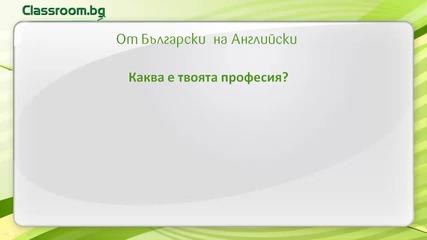Онлайн Курс А1.1, Урок 3, преговор на думи и фрази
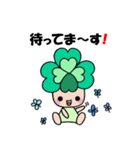 よつばちゃん!3(改)(個別スタンプ:08)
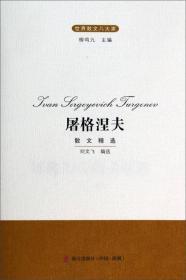 世界散文八大家:屠格涅夫散文精选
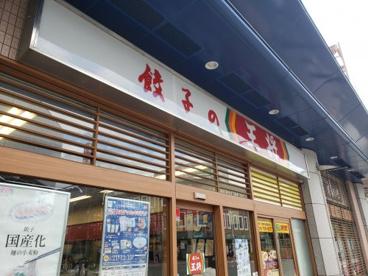餃子の王将レバンテ垂水店の画像1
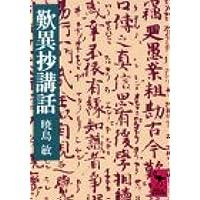 歎異抄講話 (講談社学術文庫)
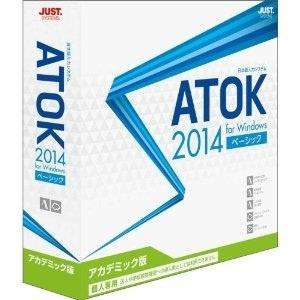 新品★送料無料★ 正規品 ATOK 2014 for Windows アカデミックの画像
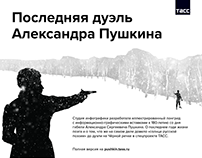 Alexander Pushkin. The last duel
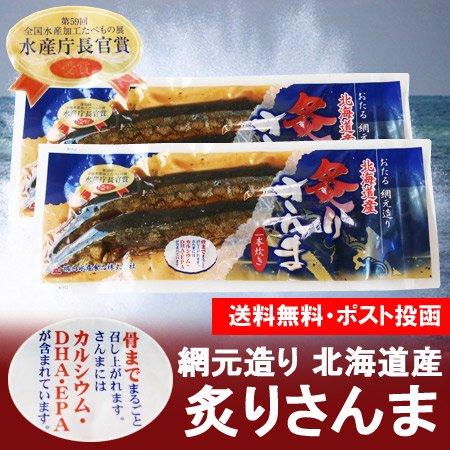「北海道 さんま 送料無料」北海道産 さんま(炙り焼き) 2尾入×2個セット 「送料無料 ポスト投函」「ポイント使用 送料無料 ポイント利…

# WHAT TO DO
The copy should begin at the line containing "Alexander Pushkin. The last duel" and end at the last line of the data above; please restate those lines word for word without the pictures.

# OUTPUT
 Alexander Pushkin. The last duel
「北海道 さんま 送料無料」北海道産 さんま(炙り焼き) 2尾入×2個セット 「送料無料 ポスト投函」「ポイント使用 送料無料 ポイント利…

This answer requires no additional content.